Another time Irma Thomas and The Royals were playing and there was a big fireplace with a mantle that the band always set up in front of for dances. This was one of those dances where the capacity of the yacht club was 300, while there were probably 450 in attendance. Anyway, I jockeyed my way up to the best seat in the house and was sitting up on the mantle of the fireplace behind the band. Irma Thomas was already a huge local star with lots of big records, but my favorite was a tune called “I Did My Part.” As usual, I was “extremely relaxed.” As Ms. Irma’s set progressed, I became increasingly more vocal, yelling “Irma, Irma, I Did My Part, play I Did My Part." What comes to mind with this story is the scene in the movie Animal House when the fraternity boys discover their party band, Otis Day and the Knights, are on the bill at a rural juke joint and proudly announce “Wait until Otis sees us, he loves us!” Anyway, after one too many times of hearing me say, “Irma, Irma, I Did My Part," the Soul Queen of New Orleans spun on me and announced “I did too, white boy, now get down off of the stage!”
Ironically, one of my lifetime musical friends and heroes, Deacon John Moore, was playing (in his words) “one of those New Orleans Country Club society wedding receptions” when a woman approached him and related that she was a friend of first lady, Laura Bush and that he would be “getting a phone call.” Fast forward to the White House Christmas party and my friend, then Congressman Gene Taylor (a veteran of many, many Bay-Waveland Yacht Club dances) is walking around the Bush’s Christmas party. Gene hears, but doesn’t see the band and thinks to himself that this sounds awfully familiar. He seeks out the room where the band is playing and there is our friend Deacon John doing what he does — for George and Laura Bush’s White House Christmas party!

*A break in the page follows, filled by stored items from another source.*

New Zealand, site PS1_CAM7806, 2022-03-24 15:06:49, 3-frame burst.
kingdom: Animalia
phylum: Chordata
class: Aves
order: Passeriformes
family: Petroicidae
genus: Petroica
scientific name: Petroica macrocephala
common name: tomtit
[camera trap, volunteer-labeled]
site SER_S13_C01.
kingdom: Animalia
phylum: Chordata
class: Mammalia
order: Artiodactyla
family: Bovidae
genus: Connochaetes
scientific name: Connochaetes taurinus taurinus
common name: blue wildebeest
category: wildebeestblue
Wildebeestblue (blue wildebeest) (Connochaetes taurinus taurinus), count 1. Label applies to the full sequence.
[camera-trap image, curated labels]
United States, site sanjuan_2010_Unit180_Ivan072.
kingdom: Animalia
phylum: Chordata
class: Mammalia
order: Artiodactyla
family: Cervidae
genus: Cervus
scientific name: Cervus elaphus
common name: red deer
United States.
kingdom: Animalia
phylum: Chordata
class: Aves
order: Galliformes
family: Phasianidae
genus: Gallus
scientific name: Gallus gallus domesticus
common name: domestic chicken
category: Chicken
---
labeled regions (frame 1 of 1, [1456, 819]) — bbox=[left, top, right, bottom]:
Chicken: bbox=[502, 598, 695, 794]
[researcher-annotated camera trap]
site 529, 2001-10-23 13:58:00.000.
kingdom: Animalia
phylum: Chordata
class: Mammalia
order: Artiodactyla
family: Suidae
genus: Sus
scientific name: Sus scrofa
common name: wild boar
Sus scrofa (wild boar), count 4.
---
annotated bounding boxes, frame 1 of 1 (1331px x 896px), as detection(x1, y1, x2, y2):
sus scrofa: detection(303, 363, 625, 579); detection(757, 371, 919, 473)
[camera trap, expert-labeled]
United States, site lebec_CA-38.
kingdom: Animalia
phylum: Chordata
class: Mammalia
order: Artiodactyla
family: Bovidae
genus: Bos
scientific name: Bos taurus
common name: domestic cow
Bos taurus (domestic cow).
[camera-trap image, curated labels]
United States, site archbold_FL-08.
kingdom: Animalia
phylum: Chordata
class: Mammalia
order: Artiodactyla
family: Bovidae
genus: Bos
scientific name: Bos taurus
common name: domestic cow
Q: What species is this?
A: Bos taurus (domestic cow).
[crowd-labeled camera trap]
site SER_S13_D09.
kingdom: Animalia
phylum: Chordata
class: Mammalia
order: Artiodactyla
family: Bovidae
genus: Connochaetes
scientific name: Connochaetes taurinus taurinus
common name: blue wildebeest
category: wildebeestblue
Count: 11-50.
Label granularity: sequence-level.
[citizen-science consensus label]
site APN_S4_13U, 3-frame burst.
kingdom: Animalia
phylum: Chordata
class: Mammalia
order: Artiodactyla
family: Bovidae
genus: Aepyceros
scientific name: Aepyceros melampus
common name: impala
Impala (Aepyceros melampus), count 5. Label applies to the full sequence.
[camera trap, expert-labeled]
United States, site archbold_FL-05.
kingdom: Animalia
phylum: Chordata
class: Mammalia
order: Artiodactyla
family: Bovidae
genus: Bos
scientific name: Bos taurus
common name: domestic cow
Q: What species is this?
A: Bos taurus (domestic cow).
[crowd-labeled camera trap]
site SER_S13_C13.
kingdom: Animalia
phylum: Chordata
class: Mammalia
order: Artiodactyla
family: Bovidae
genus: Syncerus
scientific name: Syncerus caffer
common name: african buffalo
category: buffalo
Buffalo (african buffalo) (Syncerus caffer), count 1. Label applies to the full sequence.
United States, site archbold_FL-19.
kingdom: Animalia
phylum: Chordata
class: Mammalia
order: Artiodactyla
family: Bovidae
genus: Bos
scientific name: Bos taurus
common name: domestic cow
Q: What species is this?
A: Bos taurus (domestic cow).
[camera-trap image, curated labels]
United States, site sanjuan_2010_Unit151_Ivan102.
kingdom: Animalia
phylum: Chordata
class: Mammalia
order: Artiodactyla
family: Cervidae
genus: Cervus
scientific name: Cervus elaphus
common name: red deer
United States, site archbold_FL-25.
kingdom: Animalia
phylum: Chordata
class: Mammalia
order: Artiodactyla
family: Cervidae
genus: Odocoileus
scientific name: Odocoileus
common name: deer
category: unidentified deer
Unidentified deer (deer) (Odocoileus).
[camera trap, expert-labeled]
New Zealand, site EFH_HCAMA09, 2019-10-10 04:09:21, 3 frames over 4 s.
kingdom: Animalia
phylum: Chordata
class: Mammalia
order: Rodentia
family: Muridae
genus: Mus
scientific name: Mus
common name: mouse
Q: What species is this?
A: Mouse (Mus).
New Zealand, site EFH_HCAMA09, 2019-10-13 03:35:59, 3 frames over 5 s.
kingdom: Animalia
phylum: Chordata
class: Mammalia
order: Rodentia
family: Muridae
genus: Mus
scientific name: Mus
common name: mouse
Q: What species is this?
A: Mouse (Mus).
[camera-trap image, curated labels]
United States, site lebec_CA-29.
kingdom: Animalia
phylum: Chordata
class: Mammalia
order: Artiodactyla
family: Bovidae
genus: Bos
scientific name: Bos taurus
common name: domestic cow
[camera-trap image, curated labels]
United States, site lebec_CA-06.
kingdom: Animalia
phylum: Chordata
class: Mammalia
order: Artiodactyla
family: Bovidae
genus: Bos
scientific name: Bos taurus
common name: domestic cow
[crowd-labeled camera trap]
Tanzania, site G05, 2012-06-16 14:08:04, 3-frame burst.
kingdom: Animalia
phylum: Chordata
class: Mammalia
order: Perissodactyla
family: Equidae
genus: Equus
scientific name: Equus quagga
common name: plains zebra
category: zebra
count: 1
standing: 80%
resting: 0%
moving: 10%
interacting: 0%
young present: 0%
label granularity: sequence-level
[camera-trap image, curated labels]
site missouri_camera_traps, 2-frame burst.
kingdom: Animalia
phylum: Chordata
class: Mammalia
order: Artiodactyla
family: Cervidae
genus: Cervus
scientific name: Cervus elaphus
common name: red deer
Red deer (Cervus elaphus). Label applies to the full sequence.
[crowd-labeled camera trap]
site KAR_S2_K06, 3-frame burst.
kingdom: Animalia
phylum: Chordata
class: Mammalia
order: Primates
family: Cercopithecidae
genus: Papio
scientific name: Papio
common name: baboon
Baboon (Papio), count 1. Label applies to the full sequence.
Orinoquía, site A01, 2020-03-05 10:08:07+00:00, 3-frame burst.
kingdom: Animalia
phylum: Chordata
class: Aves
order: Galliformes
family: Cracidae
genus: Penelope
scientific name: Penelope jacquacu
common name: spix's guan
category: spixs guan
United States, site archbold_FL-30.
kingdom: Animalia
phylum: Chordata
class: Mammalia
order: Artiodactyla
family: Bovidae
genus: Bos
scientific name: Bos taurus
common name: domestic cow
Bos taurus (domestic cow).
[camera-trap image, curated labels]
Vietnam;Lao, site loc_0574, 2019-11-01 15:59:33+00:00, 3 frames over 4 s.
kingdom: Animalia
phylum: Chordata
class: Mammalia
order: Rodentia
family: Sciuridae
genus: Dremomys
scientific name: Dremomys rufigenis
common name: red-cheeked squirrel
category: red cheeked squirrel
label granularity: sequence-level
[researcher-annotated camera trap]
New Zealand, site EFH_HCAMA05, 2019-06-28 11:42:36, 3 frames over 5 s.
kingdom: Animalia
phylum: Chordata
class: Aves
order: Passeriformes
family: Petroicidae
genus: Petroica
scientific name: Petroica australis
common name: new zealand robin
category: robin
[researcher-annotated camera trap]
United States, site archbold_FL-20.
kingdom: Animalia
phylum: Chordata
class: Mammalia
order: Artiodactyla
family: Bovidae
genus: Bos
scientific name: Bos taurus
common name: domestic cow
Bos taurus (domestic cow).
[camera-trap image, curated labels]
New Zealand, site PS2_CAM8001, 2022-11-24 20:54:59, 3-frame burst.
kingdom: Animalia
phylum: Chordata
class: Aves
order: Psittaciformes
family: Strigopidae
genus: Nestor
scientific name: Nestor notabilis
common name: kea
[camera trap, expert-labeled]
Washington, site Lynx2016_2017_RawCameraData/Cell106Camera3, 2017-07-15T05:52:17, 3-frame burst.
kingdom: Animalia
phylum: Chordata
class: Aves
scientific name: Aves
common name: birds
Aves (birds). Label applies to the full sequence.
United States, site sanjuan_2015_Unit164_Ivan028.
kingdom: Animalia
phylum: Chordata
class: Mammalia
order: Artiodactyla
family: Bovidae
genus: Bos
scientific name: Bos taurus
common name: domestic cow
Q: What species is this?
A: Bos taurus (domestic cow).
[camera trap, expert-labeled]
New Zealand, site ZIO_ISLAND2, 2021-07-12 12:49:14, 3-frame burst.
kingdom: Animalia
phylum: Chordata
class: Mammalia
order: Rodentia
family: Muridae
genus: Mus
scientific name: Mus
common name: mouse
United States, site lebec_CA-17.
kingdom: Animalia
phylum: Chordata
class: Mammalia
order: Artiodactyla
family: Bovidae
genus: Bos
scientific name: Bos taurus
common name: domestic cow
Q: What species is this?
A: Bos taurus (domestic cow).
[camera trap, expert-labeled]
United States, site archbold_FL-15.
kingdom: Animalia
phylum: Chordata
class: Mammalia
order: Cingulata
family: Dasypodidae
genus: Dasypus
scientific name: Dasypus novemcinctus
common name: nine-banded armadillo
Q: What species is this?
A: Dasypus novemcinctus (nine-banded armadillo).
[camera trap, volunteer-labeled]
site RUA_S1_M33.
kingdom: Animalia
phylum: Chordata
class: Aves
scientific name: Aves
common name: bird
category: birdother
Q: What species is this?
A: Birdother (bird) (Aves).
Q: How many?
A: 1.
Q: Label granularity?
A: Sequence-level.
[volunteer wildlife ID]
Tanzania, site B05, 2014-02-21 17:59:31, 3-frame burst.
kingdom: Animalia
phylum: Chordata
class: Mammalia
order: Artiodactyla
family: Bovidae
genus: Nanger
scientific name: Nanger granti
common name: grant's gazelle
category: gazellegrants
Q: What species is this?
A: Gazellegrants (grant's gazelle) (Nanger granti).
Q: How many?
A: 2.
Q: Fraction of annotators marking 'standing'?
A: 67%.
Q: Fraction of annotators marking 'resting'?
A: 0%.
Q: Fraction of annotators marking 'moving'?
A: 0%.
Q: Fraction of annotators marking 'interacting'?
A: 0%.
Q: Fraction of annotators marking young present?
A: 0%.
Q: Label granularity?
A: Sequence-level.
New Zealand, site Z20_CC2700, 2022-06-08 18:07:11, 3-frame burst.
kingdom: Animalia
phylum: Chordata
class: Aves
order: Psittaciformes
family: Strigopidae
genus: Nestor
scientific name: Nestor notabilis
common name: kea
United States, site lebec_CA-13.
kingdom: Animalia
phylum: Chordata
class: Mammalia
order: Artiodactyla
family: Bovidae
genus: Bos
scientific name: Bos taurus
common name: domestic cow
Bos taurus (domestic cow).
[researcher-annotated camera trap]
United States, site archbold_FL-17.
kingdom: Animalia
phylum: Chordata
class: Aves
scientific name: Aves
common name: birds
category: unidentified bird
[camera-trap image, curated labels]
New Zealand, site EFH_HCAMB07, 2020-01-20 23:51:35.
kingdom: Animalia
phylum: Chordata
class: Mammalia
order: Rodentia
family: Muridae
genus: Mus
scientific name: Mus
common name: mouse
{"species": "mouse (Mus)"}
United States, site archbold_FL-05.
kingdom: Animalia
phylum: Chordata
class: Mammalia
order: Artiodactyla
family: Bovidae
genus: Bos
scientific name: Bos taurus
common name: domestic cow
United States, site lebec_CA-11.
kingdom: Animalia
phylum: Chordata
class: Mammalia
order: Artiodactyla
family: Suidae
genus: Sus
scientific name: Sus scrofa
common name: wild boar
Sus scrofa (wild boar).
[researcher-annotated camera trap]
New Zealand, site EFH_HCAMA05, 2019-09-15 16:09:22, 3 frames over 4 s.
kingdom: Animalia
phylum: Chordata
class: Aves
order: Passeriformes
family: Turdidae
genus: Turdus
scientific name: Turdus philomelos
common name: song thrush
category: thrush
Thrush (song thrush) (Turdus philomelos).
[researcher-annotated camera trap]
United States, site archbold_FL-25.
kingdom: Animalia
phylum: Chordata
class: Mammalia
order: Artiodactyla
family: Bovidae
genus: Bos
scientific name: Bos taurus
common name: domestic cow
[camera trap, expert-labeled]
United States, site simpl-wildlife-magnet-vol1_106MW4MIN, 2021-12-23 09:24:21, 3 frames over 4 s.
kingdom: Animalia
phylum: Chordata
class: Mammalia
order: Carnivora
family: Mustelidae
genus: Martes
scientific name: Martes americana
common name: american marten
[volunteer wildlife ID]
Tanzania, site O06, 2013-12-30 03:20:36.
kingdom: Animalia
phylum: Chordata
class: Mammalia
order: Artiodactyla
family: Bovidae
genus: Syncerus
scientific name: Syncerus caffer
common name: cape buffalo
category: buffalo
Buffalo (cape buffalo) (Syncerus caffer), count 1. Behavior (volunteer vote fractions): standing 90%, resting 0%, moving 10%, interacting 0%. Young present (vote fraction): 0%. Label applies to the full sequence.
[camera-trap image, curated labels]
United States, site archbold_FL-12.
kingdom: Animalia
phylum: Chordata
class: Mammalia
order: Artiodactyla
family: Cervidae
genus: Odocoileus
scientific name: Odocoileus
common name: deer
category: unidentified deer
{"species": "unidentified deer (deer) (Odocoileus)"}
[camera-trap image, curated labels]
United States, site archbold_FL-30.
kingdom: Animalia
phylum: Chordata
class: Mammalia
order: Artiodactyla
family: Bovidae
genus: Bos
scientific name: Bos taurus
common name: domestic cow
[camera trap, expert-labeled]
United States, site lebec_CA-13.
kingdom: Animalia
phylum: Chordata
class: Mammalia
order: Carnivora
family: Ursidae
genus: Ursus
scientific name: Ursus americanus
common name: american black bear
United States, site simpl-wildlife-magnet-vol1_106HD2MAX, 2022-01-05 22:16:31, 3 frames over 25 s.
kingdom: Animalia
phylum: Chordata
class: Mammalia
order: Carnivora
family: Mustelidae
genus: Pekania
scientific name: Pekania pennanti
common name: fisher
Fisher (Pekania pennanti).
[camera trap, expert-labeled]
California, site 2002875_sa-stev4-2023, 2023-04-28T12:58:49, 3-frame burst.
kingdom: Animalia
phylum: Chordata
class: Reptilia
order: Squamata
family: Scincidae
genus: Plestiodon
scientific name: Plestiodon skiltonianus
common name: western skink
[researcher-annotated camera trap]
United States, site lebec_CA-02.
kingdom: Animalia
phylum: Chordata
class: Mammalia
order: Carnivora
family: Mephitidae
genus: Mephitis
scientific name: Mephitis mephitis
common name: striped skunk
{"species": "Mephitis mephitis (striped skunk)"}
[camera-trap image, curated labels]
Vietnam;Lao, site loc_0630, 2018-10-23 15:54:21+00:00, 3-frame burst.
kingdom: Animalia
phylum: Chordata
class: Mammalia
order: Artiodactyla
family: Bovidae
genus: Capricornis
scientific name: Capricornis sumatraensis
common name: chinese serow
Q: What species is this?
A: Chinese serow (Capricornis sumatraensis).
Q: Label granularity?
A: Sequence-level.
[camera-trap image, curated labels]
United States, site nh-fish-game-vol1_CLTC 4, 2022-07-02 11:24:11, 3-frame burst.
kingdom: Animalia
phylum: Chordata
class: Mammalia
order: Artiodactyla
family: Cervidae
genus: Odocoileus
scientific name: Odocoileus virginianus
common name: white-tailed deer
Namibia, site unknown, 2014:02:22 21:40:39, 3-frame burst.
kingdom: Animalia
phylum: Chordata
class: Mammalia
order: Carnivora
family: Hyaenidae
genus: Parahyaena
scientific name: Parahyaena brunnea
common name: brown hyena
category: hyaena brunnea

Deacon John and his band the Ivories still “hold court” annually on the 4th of July Saturday at the Bay-Waveland Yacht Club more than 40 years later.
The Bowling Alley
This bowling alley was BIG news for Bay St. Louis’s population. Soon there were men’s, women’s and children’s bowling leagues and for a while, this business was a major player for the town’s entertainment buck. I remember that once - and only once - my Dad bowled a perfect game. I think the highest that I ever bowled was a score of around 220. The bowling craze in Bay St. Louis was a lot of fun. Later, Ms. Yaryan got out of the business and it was taken over by Fred Cabell under the name of Tower Lanes in 1965.
Go-Cart Tracks
All I can tell you is that I, along with every other adolescent male in town, went bonkers over the go-carts. If my dad would have let me, I’d have spent every cent that I could get my hands on to get behind the wheel of those go-carts. It was our first experience behind the wheel!
Putt-Putt Golf
Both the putt-putt courses and the go-cart tracks were seasonal, but they sure were enjoyed by a lot of the locals and tourists for several years!
I’ve also found in my research that in 1950 there was apparently an amusement park of some sort named Coney Island of the South. This park was located at Jackson Ridge, which at a later date was the garbage dump, but now is the location of Buccaneer State Park, on the southern end of Waveland. I haven’t talked to anyone who could tell me anything about this, but the newspaper ads in the Hancock County Eagle don’t lie! This could possibly have been a short lived venture, however.